The answer is: yes, sort of:

This prototype offers a simple web interface where you can ask questions about immigration statistics published by the Home Office. In the animation above, I asked two relatively simple questions and it gave confident answers — but did it get them right?

How many people claimed asylum in 2022? The prototype answers: “89,398 people claimed asylum in 2022,” which matches the official count.

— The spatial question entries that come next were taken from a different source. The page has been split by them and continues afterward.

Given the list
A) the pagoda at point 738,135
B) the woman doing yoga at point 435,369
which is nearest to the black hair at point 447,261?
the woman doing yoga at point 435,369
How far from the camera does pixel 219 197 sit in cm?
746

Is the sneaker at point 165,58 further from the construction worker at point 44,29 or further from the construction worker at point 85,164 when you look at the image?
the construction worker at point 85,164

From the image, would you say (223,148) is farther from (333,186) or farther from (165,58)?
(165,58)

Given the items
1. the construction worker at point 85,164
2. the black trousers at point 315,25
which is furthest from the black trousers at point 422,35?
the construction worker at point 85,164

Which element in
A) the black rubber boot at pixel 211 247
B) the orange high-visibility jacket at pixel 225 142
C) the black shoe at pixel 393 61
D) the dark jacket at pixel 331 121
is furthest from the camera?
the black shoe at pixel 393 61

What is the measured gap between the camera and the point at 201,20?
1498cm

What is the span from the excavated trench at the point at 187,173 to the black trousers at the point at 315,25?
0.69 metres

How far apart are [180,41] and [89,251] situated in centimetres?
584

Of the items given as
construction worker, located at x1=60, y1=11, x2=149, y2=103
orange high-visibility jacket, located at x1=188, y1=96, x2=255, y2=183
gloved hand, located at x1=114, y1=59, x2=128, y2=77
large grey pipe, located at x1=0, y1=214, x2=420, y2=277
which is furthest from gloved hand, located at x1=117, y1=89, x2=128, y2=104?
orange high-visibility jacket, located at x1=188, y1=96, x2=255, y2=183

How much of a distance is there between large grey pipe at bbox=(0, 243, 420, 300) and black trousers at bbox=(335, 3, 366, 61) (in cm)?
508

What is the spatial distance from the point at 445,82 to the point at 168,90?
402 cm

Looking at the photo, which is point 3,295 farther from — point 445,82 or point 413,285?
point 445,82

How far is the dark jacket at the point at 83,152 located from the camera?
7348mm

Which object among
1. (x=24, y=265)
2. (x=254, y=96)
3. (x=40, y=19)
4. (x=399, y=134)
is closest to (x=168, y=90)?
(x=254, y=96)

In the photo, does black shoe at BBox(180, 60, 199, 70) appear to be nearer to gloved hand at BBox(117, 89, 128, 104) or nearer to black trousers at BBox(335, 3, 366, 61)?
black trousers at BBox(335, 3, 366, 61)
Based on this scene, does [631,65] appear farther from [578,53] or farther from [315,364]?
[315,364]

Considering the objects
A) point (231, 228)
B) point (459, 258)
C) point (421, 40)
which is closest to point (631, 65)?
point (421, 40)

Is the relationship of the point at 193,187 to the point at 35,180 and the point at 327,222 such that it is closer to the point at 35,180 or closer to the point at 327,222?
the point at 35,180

How many people from Afghanistan were granted family reunion visas in 2021 and 2022? The prototype says: 381 people. We’ll have to delve into the Home Office’s data tables to check this… After a minute or two of wrangling with Excel, we get the same answer:

Source: Family reunion visa grants / Home Office.

That’s two out of two correct. Very impressive so far (especially since this prototype is only about 30 lines of code), but how does it fare with nuance and complexity?

It struggles with more complicated questions

I asked it: “How many people claimed asylum last year?” Instead of specifying a particular year, this question requires the AI to figure out what year it is and work backwards. It turns out my fairly simple implementation struggles with this because it thinks we’re in 2021 (possibly because the underlying technology only knows about the world up to 2021), so gives the answer for the year 2020.

A more complex request like “Calculate the annual grant rates for people claiming asylum from Afghanistan over the last five years” causes the prototype to throw up a baroque error message. But for quite an interesting reason (read on to find out why…).

The rest of this post is going to delve into the technical details of how I built this prototype, how it works, and how it fails. If you’re not interested in GPT, LLMs, SQL, or other fun TLAs then look away now.

How to talk to databases

This prototype is a fairly simple Python program that uses LangChain to connect OpenAI’s GPT-3.5 to a custom SQLite database containing the immigration statistics, all wrapped up in a Flask web framework.

When a user submits their question, LangChain cleverly writes a prompt offering details of the database structure, example data, and the user’s question — which it sends to a large language model of your choice and then processess the answer.

Here’s how to roll your own version:

Create a SQLite database of immigration statistics

Many statistics published by the UK Government come in the form of spreadsheets. As far as I know, there’s no simple way to get large language models to reason over Excel files so our first step is wrangling them into a tidy, machine-readable format.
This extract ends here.